AZ Community Property, Commingling and Cooties

Written by: Stefano Ceroni

 

Even if they know and understand AZ community property laws, divorcing couples often assume that if a party owns a financial account or vehicle that is solely in one person’s name, the spouse has no rightful claim to that asset.

 

Unfortunately, these people have once again forgotten the true definition of the word ASS-U-ME.

 

That’s right, when you assume, you always make an A$$ out of both U and ME. That’s because according to AZ community property laws, both parties are entitled to an equitable share of all assets (and debts) acquired during the marriage regardless of whose name the asset (or debt) is in.

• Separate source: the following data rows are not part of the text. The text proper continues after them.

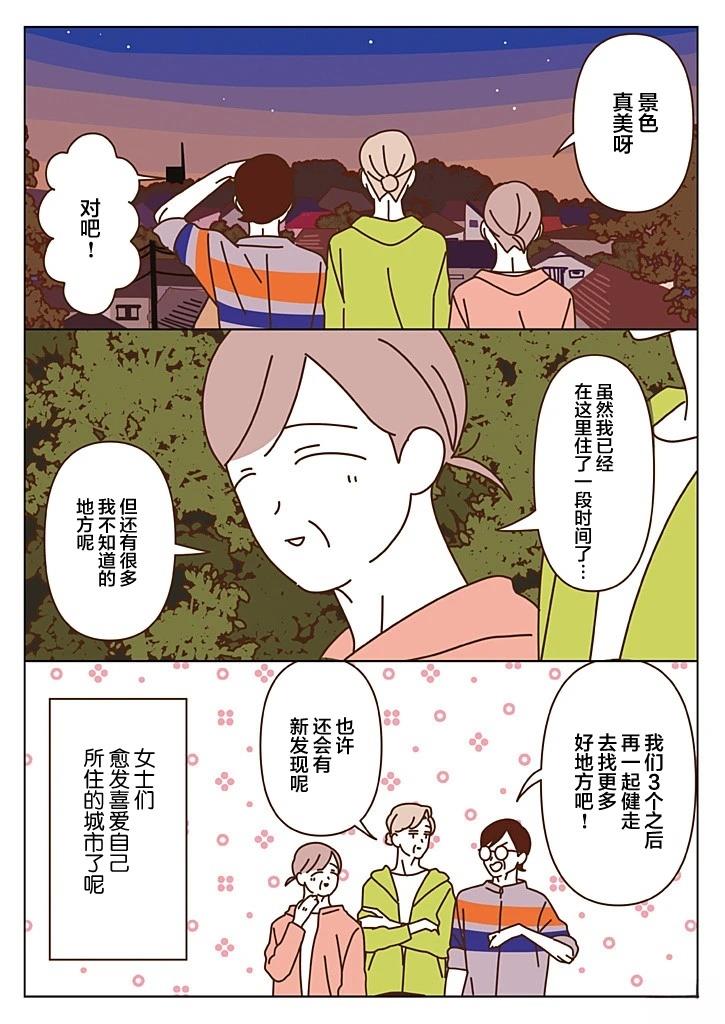 第4.4话 第9页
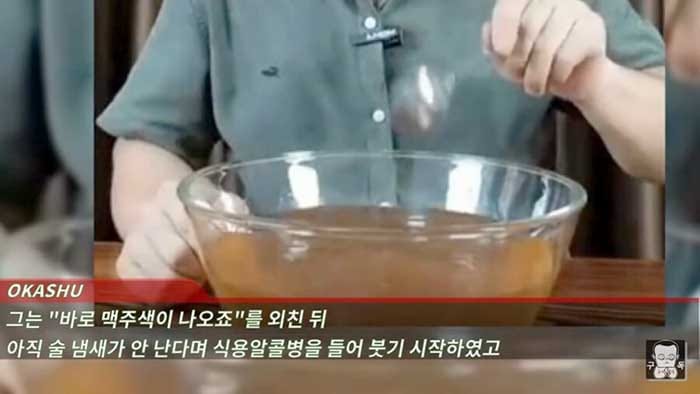 중국 야시장 생맥주의 비밀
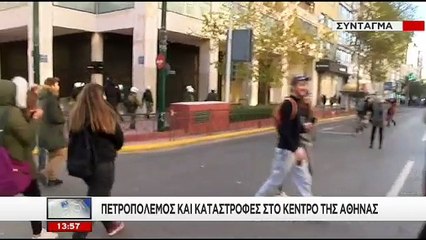 Πετροπόλεμος και καταστροφές στο κέντρο της Αθήνας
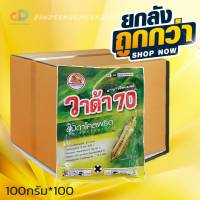 (ยกลังx100ซอง)วาด้า70 ขนาด 100 กรัม สารอิมิดาโคลพริด70% กำจัดเพลี้ยได้หลากหลาย #ดูดซึม #กินตาย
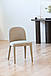 Стильний обідній стілець сучасний для вітальні кімнати та кухні студії M-127 Макадамія Мохер Vetromebel, фото 9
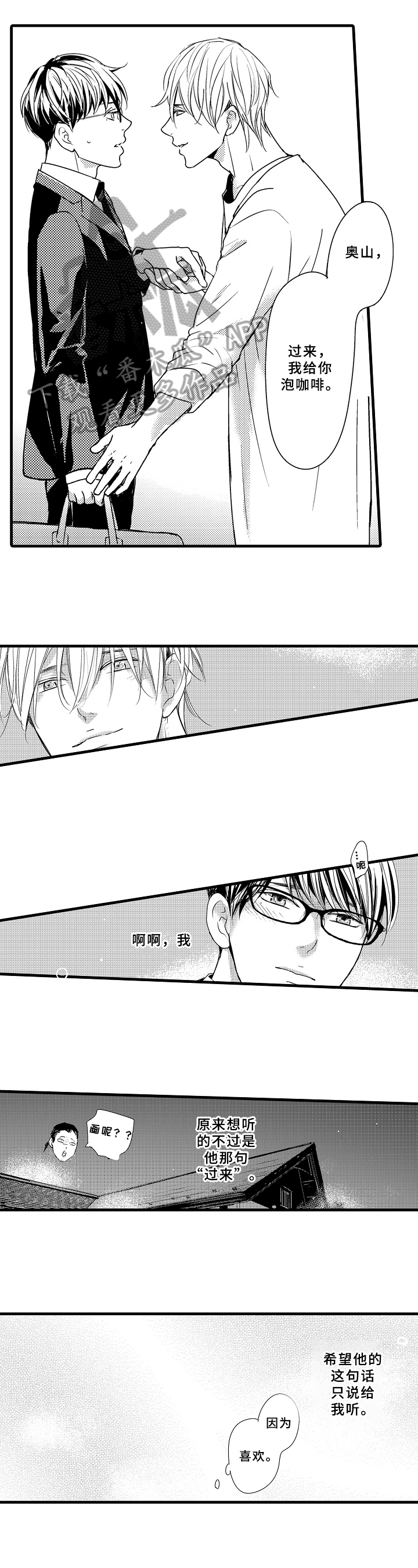 第17话0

What does community property have to do with the cooties?
What does community property have to do with the cooties?

Now, as with any good rule, there are a few noteworthy exceptions. Under AZ community property laws, any property that is acquired either by gift, devise or descent (even if it is acquired during the marriage) is considered the acquiring party’s sole and separate property.

 

BUT, the discussion on sole and separate property does not stop there. This is because in Arizona, as well as many other community property states, sole and separate property does not always maintain it’s sole and separate character.  In fact, it can very easily be transformed into community property without the parties ever realizing it.

 

For example, let’s say you inherit $10,000 in cash from your father’s estate during your marriage.  Well, as we already know, that $10,000 is your sole and separate property according to AZ community property laws on the topic. But wait! What if you deposit that $10,000 into a bank account that you set up in your name only? Well, at that point, it’s still your sole and separate property. But wait one more second! What if you start to put your pay checks into that bank account and start using those funds to pay for groceries and home repairs? Well, now you’ve started down the scary and unpredictable path that is known in Arizona law as “commingling.”

 

When a party commingles his or her sole and separate property with community property, that person runs the risk of having a court consider the entire property to have been “transmuted.” What the heck does that mean?  Essentially, it means you have mixed-up the sole and separate property with the community property so much that nobody can decipher what funds are sole and separate and what funds are community. When this happens, AZ community property laws require that the entire asset now be deemed 100% community (unless the sole and separate funds can be “traced” through an often expensive, lengthy process). If the funds cannot be traced, your rights to that $10,000 bucks just got cut in half.

 

SO…the bottom line is this: to prevent your sole and separate property from ever being transformed into community property, keep it as far away from any community assets as possible.

 

Just think about it like an 8 year girl would.  In AZ, Community Property has “cooties”! And, we all know–you never want to get tagged with that.